What the exercise asks:
In the passage on Lewisburg's founding below, quote word for word the part from "Lewisburg was founded" to "to create Lewisburg.".

Supplied passage:
|---|

Lewisburg was founded in 1784 by Ludwig Derr, a settler in the area since the 1760s. Derr had purchased several tracts of land from the family of William Penn and other neighboring land owners; the largest of which was known as “The Prescott.” In 1783, he worked with Samuel Weiser (son of Conrad Weiser, the famous Indian liaison who died in 1760, and with whose family Derr’s own paternal family had been friends) to layout his combined land tracts, and create Derrstown. 

The name was later, after Derr’s death, changed to Lewisburg. Much has been considered regarding‘how’ the name changed from Derrstown to Lewisburg. The most likely truth is that Derr’s first name “Ludwig” translated into English as “Louis” but, being of German decent, it was spelled “Lewis.” Later, after Derr’s death, the traditional Germanic “burg” was appended to his first name to create Lewisburg. 

The street names that run east and west are a local urban mystery. St. George, St. Catherine, and St. Louis etc...they appear to be named for Saints. However, since Derr was a Lutheran and did not pay homage to Catholic saints, this is unlikely. Rather, the street names are more likely named for Derr’s family members, as those streets are consecutively parallel, and emanate from what was then Derr’s home.

|---|

Source material:

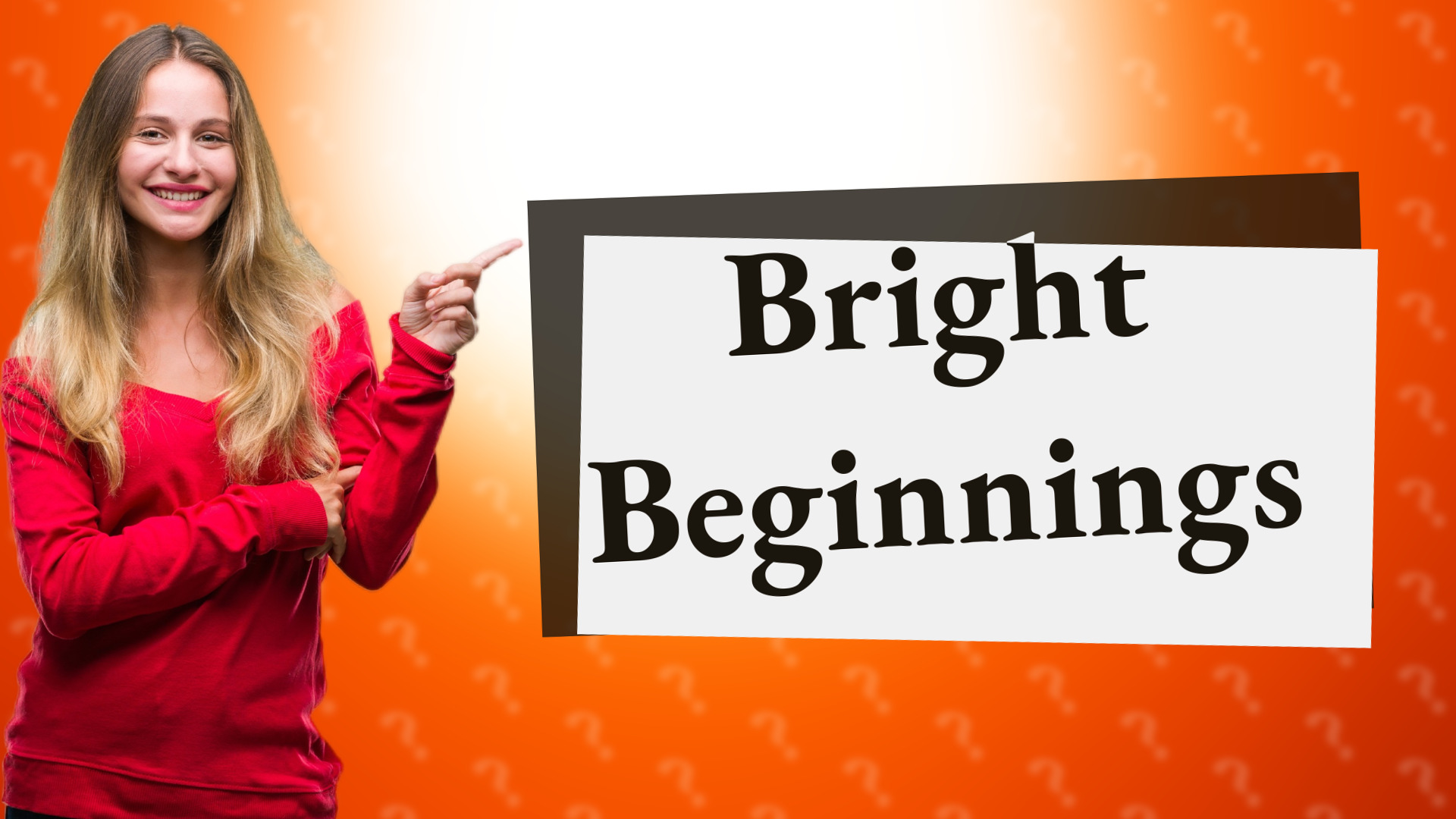Bright Beginnings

|---|

Answer below:
Lewisburg was founded in 1784 by Ludwig Derr, a settler in the area since the 1760s. Derr had purchased several tracts of land from the family of William Penn and other neighboring land owners; the largest of which was known as “The Prescott.” In 1783, he worked with Samuel Weiser (son of Conrad Weiser, the famous Indian liaison who died in 1760, and with whose family Derr’s own paternal family had been friends) to layout his combined land tracts, and create Derrstown. 

The name was later, after Derr’s death, changed to Lewisburg. Much has been considered regarding‘how’ the name changed from Derrstown to Lewisburg. The most likely truth is that Derr’s first name “Ludwig” translated into English as “Louis” but, being of German decent, it was spelled “Lewis.” Later, after Derr’s death, the traditional Germanic “burg” was appended to his first name to create Lewisburg.